Cover Up Girls SWAT

Dr. Thorpe: Is she pointing at one of those silicon sample breast implants? "See this? This is what they put inside me when I became a woman."
Zack: I think it might be one of those paperweights with like a leaf sealed in Lucite.
Dr. Thorpe: Yeah, I think you're right, and she's pointing at it because it's the most interesting thing in her life.
Zack: At least she's well-equipped with that sword in case she has to fight off any decorative goblins.
Dr. Thorpe: I'm sure she could just head butt them to death with that formidable brow of hers. She's got the t-zone of a Golden Gloves champ.
Zack: I always wondered why goats were so closely associated with the demonic. If they're so evil why do we stock our petting zoos with them?
Dr. Thorpe: We also stock our petting zoos with turkeys, and any grown man who's ever been chased by a turkey will testify that those things are fucking scary. And I feel no shame in admitting that I am one such man.

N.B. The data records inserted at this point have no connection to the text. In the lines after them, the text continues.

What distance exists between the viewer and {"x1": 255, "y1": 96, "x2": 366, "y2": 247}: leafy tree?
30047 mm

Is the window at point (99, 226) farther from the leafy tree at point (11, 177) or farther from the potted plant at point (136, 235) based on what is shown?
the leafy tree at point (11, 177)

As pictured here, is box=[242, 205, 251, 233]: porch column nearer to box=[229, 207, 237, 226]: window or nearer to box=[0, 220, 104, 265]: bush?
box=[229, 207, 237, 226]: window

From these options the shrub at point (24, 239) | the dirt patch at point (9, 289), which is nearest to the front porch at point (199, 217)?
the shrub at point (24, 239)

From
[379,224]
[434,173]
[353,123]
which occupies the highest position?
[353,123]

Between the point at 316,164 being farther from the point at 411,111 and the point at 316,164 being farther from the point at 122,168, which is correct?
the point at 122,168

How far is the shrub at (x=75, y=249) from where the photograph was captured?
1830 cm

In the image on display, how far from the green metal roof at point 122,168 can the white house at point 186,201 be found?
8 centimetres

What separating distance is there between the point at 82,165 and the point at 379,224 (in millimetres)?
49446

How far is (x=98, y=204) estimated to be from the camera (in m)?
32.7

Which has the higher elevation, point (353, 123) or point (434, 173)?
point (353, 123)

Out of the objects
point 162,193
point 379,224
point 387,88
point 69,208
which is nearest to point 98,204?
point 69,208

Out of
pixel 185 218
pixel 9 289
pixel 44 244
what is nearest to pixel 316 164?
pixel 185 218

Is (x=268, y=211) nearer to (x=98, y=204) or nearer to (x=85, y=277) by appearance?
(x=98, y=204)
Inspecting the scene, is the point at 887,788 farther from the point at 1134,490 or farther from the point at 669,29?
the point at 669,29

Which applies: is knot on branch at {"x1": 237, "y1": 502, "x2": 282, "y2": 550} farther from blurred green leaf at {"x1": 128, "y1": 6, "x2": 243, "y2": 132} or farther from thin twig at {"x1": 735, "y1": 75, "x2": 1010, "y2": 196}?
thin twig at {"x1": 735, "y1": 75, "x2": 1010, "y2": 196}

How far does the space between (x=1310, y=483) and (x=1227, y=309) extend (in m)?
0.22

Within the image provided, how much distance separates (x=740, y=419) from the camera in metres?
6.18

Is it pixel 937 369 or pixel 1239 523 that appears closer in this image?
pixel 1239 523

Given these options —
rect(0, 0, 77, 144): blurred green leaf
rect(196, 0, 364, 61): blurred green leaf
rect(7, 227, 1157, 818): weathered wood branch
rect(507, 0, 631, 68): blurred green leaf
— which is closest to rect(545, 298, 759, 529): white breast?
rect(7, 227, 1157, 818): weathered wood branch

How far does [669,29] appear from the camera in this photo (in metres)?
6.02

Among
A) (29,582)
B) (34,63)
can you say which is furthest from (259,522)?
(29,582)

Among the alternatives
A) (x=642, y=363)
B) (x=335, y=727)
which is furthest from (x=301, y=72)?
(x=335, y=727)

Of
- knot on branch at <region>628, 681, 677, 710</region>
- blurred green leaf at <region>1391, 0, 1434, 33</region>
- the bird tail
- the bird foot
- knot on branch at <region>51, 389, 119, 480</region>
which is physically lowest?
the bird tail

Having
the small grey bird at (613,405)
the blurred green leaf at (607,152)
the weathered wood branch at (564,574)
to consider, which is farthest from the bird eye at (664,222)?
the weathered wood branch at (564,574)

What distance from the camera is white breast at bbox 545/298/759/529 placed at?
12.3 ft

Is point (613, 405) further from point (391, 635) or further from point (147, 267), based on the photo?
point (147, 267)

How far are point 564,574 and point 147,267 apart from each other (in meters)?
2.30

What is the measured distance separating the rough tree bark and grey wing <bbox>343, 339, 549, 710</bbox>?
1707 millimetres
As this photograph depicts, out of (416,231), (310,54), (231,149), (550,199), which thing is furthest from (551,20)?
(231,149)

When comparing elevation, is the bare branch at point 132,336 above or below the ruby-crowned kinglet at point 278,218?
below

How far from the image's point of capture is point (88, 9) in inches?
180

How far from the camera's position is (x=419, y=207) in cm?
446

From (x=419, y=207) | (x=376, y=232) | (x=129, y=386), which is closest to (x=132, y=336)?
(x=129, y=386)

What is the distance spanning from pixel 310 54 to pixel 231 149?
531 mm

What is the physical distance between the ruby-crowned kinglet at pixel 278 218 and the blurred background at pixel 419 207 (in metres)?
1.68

Zack: Maybe, but I usually don't associate magical cosmic evil with putting a quarter in one of those machines that dispenses pellets into a paper cup.
Dr. Thorpe: Well, I also don't associate the gothic lifestyle with Spencer Gifts, but clearly some people do.
Zack: Coincidentally the gothic lifestyle, penis candles, and those glowing fiber optic hedgehogs are all closely related.
Zack: I think the satanic animal should be Canada geese. Those things will chase you for blocks hissing at you like snakes and they are never friendly.
Dr. Thorpe: Yeah, and Satan will wake you up at 6AM with his honking.
Zack: I noticed that crystal ball of hers does not contain an image of her getting a GED.